Starlink continues to be a vital element in Ukraine’s efforts to repel the invasion forces of Vladimir Putin, since its network of satellites hovering in low earth orbit (LEO) has thus far proved to be impervious to electromagnetic attack—impressing even the Pentagon’s top brass.
Now the Russian government has warned Musk indirectly that it will shoot down his birds, which in Moscow’s view represent an “extremely dangerous trend” toward a “full-fledged arms race in outer space.”
Konstantin Vorontsov, deputy head of the Russian delegation to the United Nations, urged his colleagues to condemn what he argued was the United States’ co-opting commercial services for its own military purposes.
“Quasi-civilian infrastructure may become a legitimate target for retaliation,” he said during a meeting on Wednesday, calling for America to return to existing international legal agreements and norms governing outer space such as the UN treaty signed in 1967.
Russia has only been able to count on a handful of pariah states such as Belarus and North Korea for support at the UN. A large number of developing economies and nonaligned governments—including China, India, and South Africa—have however abstained from UN General Assembly votes condemning its illegal annexation of Ukrainian territory.
Washington fired back on Thursday, pledging to take proportionate action for any attacks on U.S. property.
“I would just say that any attack on U.S. infrastructure will be met with a response and will be met with a response appropriate to the threat that’s posed to our infrastructure,” said John Kirby, National Security Council coordinator for strategic communications, on Thursday.
Threat of bankruptcy
While Russia didn’t specifically single out Musk or Starlink by name, they are the most obvious targets. Musk has said his satellites have already been targeted by cyberwarfare attacks. There has also been speculation this month “Peresvet” laser beams fired from Belgorod in Russia have attempted to blind Starlink.
Should Russia follow through on its threats and actually shoot down some of his birds, it could cost Musk heavily. Each Falcon 9 launch, for which Musk’s SpaceX charges a commercial price of $67 million, can only deploy about 50 Starlink satellites. SpaceX has launched more than 3,000 Starlink satellites so far.

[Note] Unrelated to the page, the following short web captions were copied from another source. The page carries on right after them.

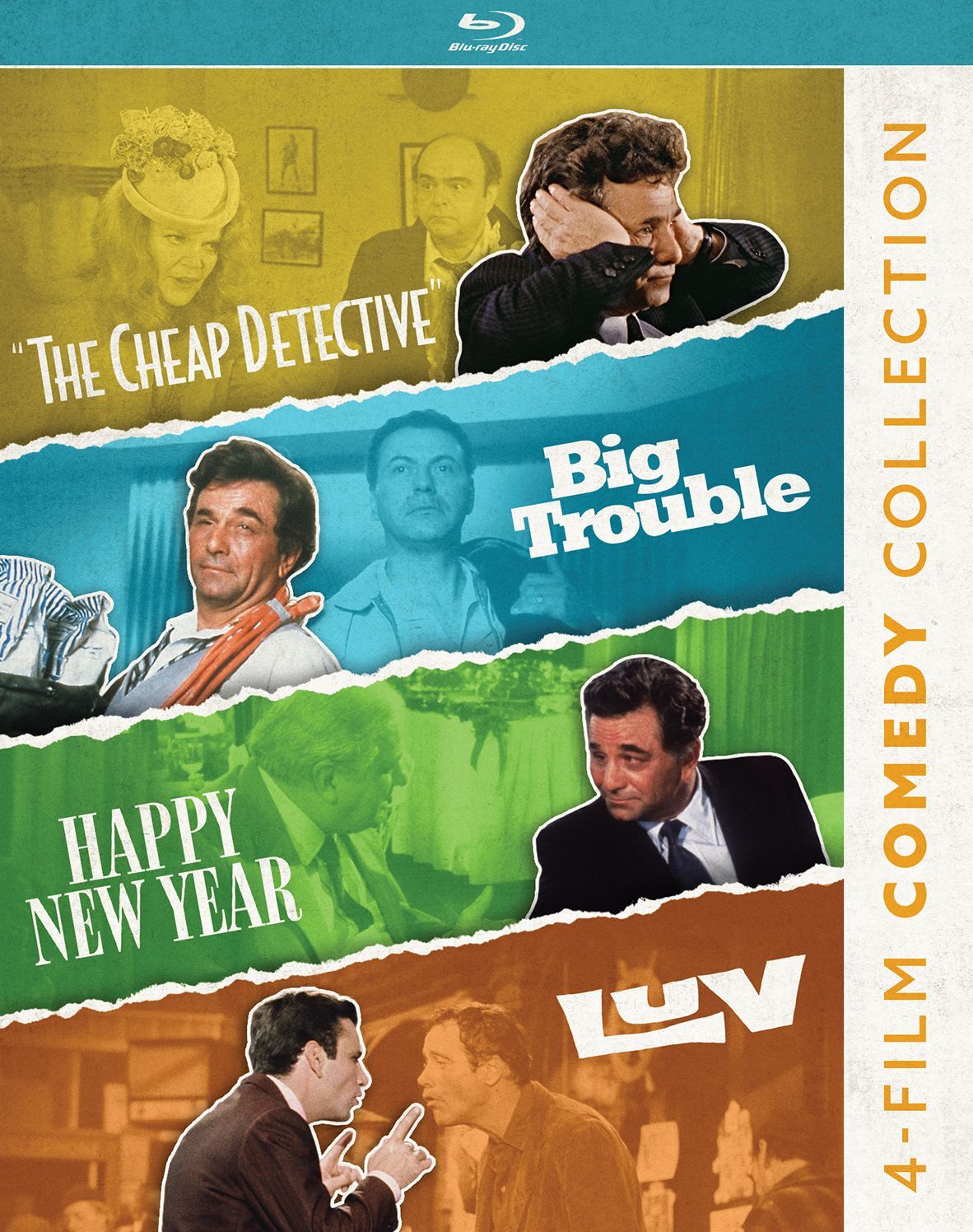 Peter Falk 4-Film Comedy Collection/Bd (2Pc)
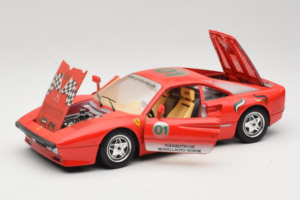 Ferrari 288 GTO #1 Червен 1984 Bburago 1:18 3027-P3 Метал — снимка 2 от 8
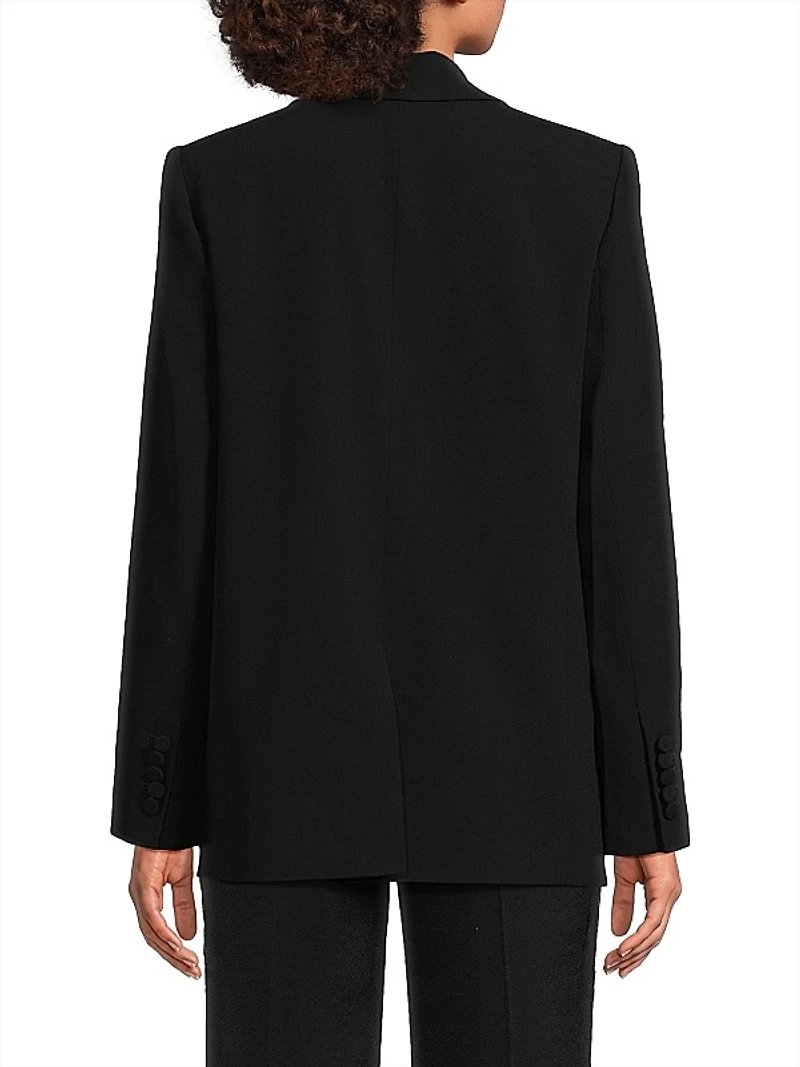 Cassandra Embellished Appliqué Blazer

While SpaceX itself doesn’t disclose financial results, Musk said on Oct. 14 that Starlink—currently its core revenue-generating business—is still losing money: “It is insanely difficult for a LEO communications constellation to avoid bankruptcy.”
The following day he dropped a threat to cut financial support for Starlink service in Ukraine, after claiming it had cost his company $80 million so far.
Russia’s warnings may explain why the Tesla and SpaceX CEO, in a rather ham-handed manner, has recently sought to force Ukraine to the negotiating table.
“I’ve been up all night trying to think of any possible way to de-escalate this war,” he posted earlier this month.